Poiet.—I see you are obliged to run with him, and have carried him safely through the weeds.

Hal.—I have him now in the rapids on the shallow, and I have no fear of losing him, unless he strikes the hook out of his mouth.

Poiet.—He springs again and again.

Hal.—He is off; in one of these somersets he detached the steel, and he now leaps to celebrate his escape. We will leave this place, where there are more great fish, and return to it after a while, when the alarm produced by our operations has subsided.

Phys.—That fish take the artificial fly at all is rather surprising to me, for in its most perfect form it is but a rude imitation of nature; and from the greedy manner in which it is seized, fish, I think, cannot possess a refined sense of smell, or any nervous system corresponding to the nasal one in animals that breathe air: no scent can be given to water by an artificial fly, or, at least, none like that of the natural fly.
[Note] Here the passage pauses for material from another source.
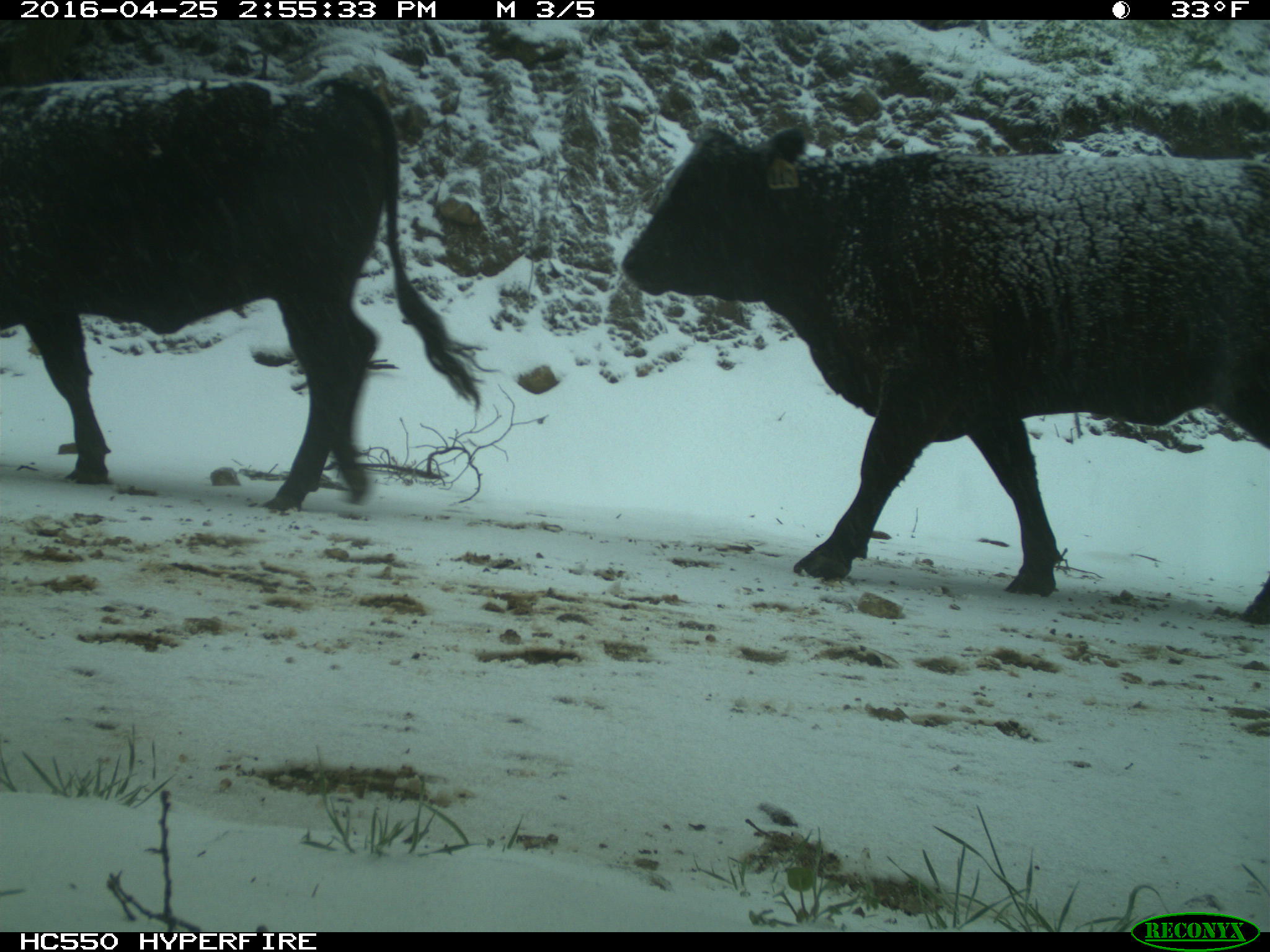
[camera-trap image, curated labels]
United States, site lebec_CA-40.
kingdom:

Hal.—The principal use of the nostrils in fishes, I believe, is to assist in the propulsion of water through the gills for performing the office of respiration, but I think there are some nerves in these organs which give fishes a sense of the qualities of the water, or of substances dissolved in, or diffused through it, similar to our sense of smell, or, perhaps, rather our sense of taste, for there can be no doubt that fishes are attracted by scented pastes and scented worms, which are sometimes used by anglers that employ ground-baits; and in old angling-books there are usually receipts for attracting fish in this manner, and though the absurdity of many of these prescriptions is manifest, yet I do not think this proves that they are entirely useless, for, upon such principles, all the remedies for diseases in the old pharmacopœias would be null.
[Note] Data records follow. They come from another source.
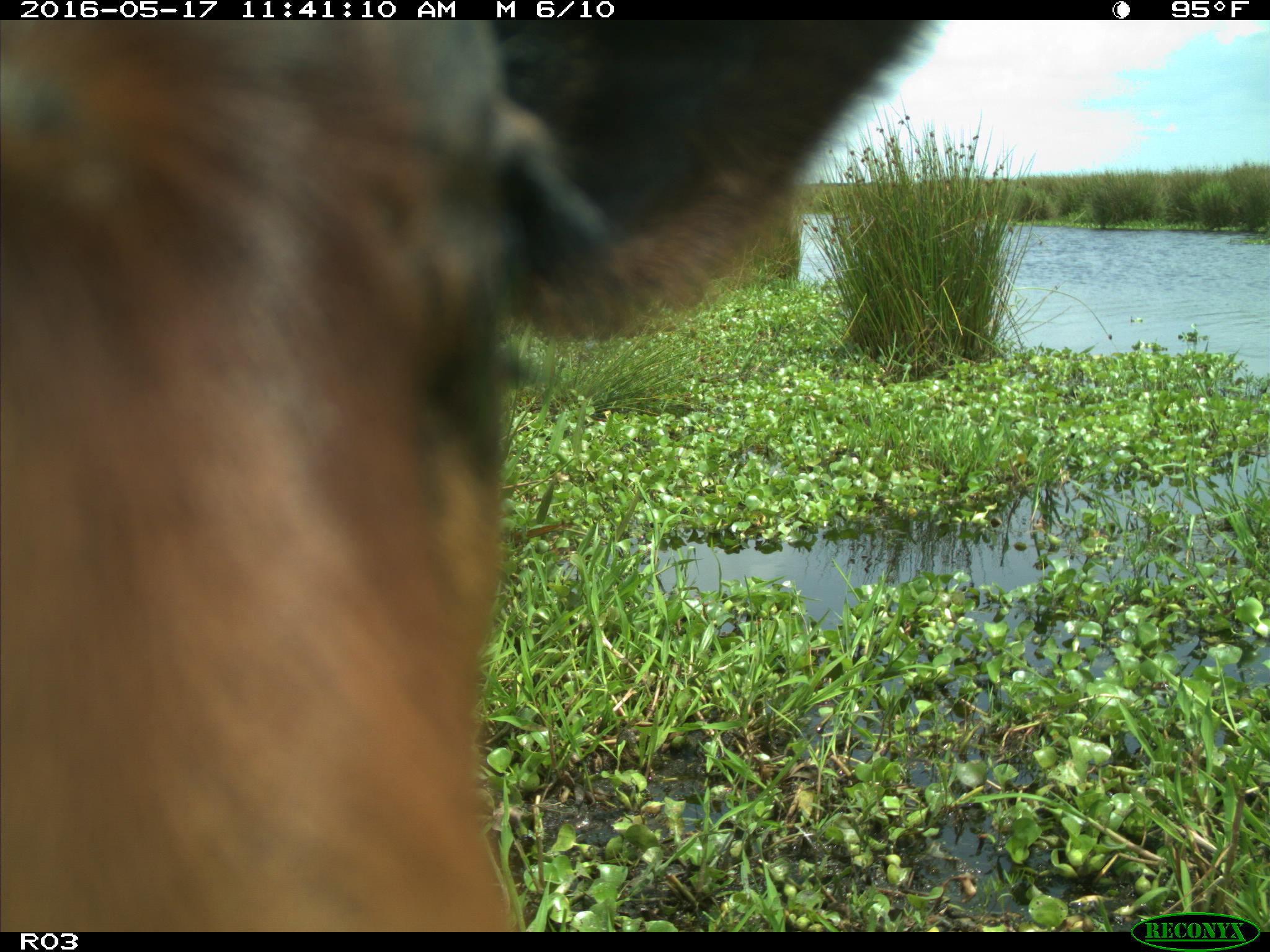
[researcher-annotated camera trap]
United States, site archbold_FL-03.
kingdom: Animalia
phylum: Chordata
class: Mammalia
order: Artiodactyla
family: Bovidae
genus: Bos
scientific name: Bos taurus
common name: domestic cow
With respect to the fly, as it usually touches the stream by a very small surface, that of the air-bubbles on the fringes on its legs, it can scarcely affect the water so as to give it any power of communicating smell. And as you have seen a ripple or motion on the water is necessary to deceive fishes; and as they look at the fly from below, they see distinctly only the legs and body, which, when the colours are like those of the natural fly, may easily deceive them; the wings, which are the worst imitated parts of the artificial fly, seldom appear to them, except through the different refractive power of the moving water and the atmosphere, and when immersed, they form masses not unlike the wings of a drowned fly, or one wetted in rising.


It is now a quarter of an hour since we left the large pool: let us return to it; I see the fish are again rising.

Poiet.—I am astonished! It appears to me that the very same fish are again feeding. There are two fish rising nearly in the same spot where they rose before: can they be the same fish?